I’ve been having conversations with people from the relatively new discipline of “personal coaching.” They usually group bits and pieces of meditation practice into a workshop format they call Mindfulness. They contend that these disciplines calm the haphazard functioning of the mind, but, given the elemental neurological composition of the brain, every technique I’ve talked about, the yogic position on the body, the calming of wayward thoughts and disturbing emotions, the training of attention by following the breath, are just that. They each have a specific goal: to become more productive, make more money, sleep better, or even experience more satisfying sex. Add these to the list of possible outcomes, and attach a price list.

Though these outcomes are possible, I fear life coaches sell meditation short if they stop there. These coach practitioners can be a bloodless, analytical lot. There is a reason why never charging for teaching has endured for more than two millennia.

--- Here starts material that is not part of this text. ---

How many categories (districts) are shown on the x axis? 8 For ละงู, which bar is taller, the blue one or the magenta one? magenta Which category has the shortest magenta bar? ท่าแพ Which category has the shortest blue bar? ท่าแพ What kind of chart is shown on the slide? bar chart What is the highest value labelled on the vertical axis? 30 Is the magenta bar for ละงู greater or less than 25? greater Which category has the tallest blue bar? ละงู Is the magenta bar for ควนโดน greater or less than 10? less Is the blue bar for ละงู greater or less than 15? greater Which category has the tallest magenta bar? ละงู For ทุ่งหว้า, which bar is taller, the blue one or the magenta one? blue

Practice can open a path to the center of everything. The Koan collection is packed with story after story about practice becoming stale and comforting but not open to much new. Repeated exercises become rote. Meditation halls are filled with advice about keeping it fresh. In some cases, with some teachers, sitting like a rock can even become a fetish, and, at least in my experience, even a spiritual fetish is not something we should aspire to achieve.

In one of his short online talks, Richard Baker Roshi says that an essential but often overlooked quality of zazen is akin to affection or love. For meditation to settle in and become part of our lives, we treat it like a lover, a constantly changing relationship that we can’t give up on or put down. It’s not an easy path. We will surely have fights and rocky periods, but the rewards are immeasurable.

I have fallen in and out of love, and I have years of therapy to help me sort the wheat from the chaff. And I keep coming back to Zazen.

Lesson Four: Allow yourself to fall in love with Zazen.